MVL – With some market observers perhaps drily hoping for the intercession of a superhero to scoop the market from its Lex Luthor-like sentiment vise, some option traders are doing the next best thing by positioning in contracts for Marvel Entertainment. Shares in the company, whose comic-book icons have propelled the company to powerhouse status owing to their successes in film franchising and merchandising – trading flat at $35.39. With the company due to report earnings tomorrow, it’s not surprising to see an incongruity in the implied volatility reading (50.5%) versus the historic reading (39.7%), as the options market prices in an added premium ahead of the numbers. One trader appears to have taken advantage of a perceived mispricing – while also positioning for upside in the company – by using a 3,000-lot calendar call spread. Here the trader appears to have sold 3,000 deep-in-the-money January 30 calls for $7.53 and bought an equal number of December 45 calls for $1.03. In this case the trader is betting that the value and implied volatility of those December 45 calls will increase rapidly (which they will do if shares rise dramatically). He or she could have funded this purchase with the sale of the January 30 calls and taken a $6.50 credit in hopes of closing out the position profitably before being exercised on the January 30 calls. Option traders are currently putting the odds of a Marvel break of $45 by December 19 at only about 1-in-5.
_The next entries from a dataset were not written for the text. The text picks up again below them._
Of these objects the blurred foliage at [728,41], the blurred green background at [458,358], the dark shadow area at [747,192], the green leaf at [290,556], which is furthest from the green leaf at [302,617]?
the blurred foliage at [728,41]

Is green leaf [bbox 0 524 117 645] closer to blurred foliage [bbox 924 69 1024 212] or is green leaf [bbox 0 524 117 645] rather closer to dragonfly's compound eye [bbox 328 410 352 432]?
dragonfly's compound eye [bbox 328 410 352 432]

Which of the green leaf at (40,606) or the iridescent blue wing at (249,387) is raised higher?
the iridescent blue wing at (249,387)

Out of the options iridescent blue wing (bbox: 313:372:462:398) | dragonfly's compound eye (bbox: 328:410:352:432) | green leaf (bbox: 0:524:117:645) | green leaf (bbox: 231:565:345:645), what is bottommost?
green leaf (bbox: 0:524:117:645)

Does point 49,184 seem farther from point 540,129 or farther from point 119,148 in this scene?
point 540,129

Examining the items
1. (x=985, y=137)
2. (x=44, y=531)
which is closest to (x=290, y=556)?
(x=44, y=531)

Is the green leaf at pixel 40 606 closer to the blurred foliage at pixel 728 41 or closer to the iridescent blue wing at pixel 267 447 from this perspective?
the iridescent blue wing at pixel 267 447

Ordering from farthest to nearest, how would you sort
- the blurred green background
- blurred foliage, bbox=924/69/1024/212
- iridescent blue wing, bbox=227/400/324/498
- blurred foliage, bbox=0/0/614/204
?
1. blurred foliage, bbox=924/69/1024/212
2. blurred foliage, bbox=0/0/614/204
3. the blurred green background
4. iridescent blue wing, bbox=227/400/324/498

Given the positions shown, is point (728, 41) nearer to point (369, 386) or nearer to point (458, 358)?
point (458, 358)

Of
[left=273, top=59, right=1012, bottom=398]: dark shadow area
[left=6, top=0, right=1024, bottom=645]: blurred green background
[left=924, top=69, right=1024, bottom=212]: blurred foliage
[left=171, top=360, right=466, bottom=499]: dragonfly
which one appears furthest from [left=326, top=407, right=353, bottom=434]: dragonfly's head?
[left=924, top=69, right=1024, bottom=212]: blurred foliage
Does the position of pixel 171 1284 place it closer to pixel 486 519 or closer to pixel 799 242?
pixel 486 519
CYPB – Shares in drug company Cypress Bioscience declined 5.7% to $8.23, which puts the share price about $2 above its 52-week low set back on May 9. The company’s VP of corporate development is due to speak at a clinical and regulatory conference for small and mid-cap companies today, while Cypress earnings are due out on Friday. Cypress tends not to be heavily targeted by options traders, which means today’s volume of just 4,000 lots represents an increase to 8 times the normal level. This appeared in out-of-the-money puts in the December contract, where it looks like traders opened positions at the 2.50 and 5.00 puts – sending overall put volume to its heaviest since March 20 and raising our eyebrows at what these out-of-the-money strikes might imply for its share price prospects going forward. The options market may have some intimation of this, given that implied volatility at 83.2% rates well above the historic reading of 57.0% – suggesting nearly 45% added potential price risk being factored into its options over the next 30 days.
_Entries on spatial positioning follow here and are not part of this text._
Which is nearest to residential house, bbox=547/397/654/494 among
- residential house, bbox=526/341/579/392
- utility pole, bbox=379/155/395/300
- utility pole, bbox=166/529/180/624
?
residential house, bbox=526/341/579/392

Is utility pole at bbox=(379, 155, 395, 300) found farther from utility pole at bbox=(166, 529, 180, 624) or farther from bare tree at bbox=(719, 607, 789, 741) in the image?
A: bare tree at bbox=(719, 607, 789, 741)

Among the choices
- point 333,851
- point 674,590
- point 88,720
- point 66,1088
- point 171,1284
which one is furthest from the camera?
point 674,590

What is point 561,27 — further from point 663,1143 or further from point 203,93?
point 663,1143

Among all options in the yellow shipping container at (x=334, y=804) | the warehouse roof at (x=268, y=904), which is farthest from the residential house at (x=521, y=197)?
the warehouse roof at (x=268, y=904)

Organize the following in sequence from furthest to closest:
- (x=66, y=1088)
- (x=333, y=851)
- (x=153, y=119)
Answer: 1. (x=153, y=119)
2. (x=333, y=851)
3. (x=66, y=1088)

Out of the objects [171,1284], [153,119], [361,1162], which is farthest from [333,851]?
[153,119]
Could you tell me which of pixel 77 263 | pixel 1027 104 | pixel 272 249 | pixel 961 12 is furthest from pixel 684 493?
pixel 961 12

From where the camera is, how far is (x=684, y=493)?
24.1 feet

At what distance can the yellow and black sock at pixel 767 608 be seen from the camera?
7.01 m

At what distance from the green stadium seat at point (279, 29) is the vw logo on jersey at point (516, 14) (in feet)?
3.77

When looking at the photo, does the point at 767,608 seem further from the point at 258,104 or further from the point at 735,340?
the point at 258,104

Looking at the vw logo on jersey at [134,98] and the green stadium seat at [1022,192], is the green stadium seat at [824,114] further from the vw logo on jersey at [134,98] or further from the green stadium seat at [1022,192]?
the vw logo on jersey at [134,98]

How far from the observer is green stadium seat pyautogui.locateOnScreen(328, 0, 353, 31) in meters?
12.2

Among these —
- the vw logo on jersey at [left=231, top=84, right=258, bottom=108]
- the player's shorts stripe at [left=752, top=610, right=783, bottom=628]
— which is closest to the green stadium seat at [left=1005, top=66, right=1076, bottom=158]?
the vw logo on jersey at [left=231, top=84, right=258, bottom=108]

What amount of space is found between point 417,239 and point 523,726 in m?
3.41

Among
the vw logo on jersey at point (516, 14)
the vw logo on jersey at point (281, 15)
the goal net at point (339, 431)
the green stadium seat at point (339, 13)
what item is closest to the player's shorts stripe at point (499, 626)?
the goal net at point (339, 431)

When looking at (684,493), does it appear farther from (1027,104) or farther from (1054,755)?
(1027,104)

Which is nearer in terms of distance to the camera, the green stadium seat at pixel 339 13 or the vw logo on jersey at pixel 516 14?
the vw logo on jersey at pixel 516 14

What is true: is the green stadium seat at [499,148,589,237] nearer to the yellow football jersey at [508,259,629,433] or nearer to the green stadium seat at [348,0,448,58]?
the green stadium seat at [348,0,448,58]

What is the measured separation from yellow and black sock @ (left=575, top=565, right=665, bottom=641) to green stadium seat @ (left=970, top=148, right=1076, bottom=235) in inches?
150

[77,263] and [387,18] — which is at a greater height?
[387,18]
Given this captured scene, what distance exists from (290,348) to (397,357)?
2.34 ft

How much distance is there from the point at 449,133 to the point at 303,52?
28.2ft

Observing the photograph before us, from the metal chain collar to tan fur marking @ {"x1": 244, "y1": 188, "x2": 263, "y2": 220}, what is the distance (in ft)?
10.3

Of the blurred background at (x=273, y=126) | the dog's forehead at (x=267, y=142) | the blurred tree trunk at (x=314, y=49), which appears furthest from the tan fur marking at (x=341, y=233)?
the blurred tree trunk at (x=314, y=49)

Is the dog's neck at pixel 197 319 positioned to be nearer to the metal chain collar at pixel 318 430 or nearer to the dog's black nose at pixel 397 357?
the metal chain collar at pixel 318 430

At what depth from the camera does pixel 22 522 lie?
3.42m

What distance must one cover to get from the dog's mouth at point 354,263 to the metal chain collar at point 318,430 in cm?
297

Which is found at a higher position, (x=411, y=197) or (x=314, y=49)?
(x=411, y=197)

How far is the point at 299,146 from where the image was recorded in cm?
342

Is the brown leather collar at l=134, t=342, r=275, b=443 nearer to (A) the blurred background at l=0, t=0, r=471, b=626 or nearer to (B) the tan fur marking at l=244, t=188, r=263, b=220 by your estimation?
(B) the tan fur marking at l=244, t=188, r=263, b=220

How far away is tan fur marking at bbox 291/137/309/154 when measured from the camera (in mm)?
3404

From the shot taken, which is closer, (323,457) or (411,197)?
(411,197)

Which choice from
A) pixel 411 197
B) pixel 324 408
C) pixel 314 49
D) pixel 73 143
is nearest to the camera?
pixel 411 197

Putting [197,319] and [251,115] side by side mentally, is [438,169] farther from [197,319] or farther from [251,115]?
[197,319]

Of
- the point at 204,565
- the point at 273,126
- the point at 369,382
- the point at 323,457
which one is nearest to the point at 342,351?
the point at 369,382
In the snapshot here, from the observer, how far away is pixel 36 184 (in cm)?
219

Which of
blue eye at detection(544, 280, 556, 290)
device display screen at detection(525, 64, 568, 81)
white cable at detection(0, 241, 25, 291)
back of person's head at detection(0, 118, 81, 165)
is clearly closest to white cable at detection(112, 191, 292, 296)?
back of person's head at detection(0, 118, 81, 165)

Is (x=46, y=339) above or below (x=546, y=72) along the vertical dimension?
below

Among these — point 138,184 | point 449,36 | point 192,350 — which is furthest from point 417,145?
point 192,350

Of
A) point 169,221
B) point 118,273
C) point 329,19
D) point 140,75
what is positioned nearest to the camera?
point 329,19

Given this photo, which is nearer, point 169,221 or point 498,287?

MOT – Motorola shares rose another 10% to $9.70, one day after surprising the market with less-dire-than-expected earnings. But will the good times last? About one-third of the 63,000-strong lots already trading today involves bets on whether Motorola will surpass the $10 mark, and while August call activity showed traders readily buying into the long side of that bet, earlier today we observed heavy selling action in the same strike in September at just 36 cents apiece.
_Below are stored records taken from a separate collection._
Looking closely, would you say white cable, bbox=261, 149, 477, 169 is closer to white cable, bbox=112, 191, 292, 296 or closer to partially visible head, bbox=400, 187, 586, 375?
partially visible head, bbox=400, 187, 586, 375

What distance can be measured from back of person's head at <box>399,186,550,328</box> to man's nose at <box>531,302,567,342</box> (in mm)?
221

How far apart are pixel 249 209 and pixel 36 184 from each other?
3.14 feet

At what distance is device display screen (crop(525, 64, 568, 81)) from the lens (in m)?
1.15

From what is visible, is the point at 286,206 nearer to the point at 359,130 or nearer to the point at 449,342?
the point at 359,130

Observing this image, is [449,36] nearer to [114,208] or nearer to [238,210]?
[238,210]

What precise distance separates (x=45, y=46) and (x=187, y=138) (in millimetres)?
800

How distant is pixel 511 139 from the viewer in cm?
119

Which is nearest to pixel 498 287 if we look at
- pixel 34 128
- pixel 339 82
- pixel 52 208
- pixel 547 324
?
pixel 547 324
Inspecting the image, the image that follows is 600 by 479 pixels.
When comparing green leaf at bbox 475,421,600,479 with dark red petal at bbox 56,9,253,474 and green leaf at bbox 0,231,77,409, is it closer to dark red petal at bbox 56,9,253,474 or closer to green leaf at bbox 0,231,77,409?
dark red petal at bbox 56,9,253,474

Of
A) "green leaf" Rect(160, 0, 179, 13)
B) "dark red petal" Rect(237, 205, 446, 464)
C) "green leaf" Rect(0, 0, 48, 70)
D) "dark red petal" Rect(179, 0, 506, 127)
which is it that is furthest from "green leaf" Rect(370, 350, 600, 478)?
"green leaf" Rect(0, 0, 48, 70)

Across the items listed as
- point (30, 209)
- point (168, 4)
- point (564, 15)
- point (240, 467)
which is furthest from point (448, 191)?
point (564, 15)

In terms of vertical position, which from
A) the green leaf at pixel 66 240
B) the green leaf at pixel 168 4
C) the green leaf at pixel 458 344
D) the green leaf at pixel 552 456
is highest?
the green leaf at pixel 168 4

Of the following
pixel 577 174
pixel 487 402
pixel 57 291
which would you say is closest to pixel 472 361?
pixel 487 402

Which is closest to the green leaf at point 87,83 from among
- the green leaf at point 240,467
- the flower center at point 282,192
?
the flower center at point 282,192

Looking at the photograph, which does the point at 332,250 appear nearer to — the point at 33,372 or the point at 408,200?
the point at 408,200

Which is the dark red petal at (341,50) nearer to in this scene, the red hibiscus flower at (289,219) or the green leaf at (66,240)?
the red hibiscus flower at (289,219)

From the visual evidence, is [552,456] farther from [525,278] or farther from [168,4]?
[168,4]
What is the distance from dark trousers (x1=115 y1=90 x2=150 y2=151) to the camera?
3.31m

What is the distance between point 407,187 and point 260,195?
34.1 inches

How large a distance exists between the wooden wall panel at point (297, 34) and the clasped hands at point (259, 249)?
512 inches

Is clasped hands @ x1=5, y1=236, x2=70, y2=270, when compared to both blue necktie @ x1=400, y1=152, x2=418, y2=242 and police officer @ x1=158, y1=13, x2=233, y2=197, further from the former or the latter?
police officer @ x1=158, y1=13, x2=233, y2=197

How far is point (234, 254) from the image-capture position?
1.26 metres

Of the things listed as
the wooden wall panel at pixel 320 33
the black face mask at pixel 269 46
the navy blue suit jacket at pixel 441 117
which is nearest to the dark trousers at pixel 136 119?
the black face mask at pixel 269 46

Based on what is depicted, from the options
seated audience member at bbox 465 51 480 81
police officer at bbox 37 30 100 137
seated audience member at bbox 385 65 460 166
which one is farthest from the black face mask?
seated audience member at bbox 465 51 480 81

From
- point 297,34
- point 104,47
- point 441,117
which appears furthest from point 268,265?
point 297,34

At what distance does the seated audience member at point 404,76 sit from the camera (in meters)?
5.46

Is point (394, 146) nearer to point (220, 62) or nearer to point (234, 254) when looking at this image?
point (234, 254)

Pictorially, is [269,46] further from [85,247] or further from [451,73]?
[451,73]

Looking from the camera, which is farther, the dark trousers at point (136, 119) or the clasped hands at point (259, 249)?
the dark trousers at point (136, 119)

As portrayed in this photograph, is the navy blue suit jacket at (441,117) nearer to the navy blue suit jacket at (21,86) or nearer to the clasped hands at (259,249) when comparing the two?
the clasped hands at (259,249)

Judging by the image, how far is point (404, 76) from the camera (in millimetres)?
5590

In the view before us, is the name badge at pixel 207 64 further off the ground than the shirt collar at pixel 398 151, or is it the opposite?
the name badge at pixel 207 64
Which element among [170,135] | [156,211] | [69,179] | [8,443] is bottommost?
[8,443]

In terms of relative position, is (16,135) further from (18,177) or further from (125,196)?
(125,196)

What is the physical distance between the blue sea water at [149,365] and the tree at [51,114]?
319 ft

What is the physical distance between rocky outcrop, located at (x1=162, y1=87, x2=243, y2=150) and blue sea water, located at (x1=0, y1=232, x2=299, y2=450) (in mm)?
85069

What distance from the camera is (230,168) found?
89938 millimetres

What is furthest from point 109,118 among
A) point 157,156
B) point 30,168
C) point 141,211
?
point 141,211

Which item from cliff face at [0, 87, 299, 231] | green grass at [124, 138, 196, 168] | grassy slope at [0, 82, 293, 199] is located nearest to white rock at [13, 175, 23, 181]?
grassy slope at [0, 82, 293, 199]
BID – Sotheby’s – Shares in the beaten-down auction house are trading 2% higher at $28.35 on the eve of earnings, and the 69.8% implied volatility reading (against 47.6% historic) attests to a high level of anticipation ahead of those quarterly numbers. The increase in option trading volume to 1.8 times the normal level shows traders positioning readily in August 30 calls – we’ll be keeping an eye on the options setup in this ticker ahead of numbers, given its habit of leaving pre-earnings call-buyers holding the bag.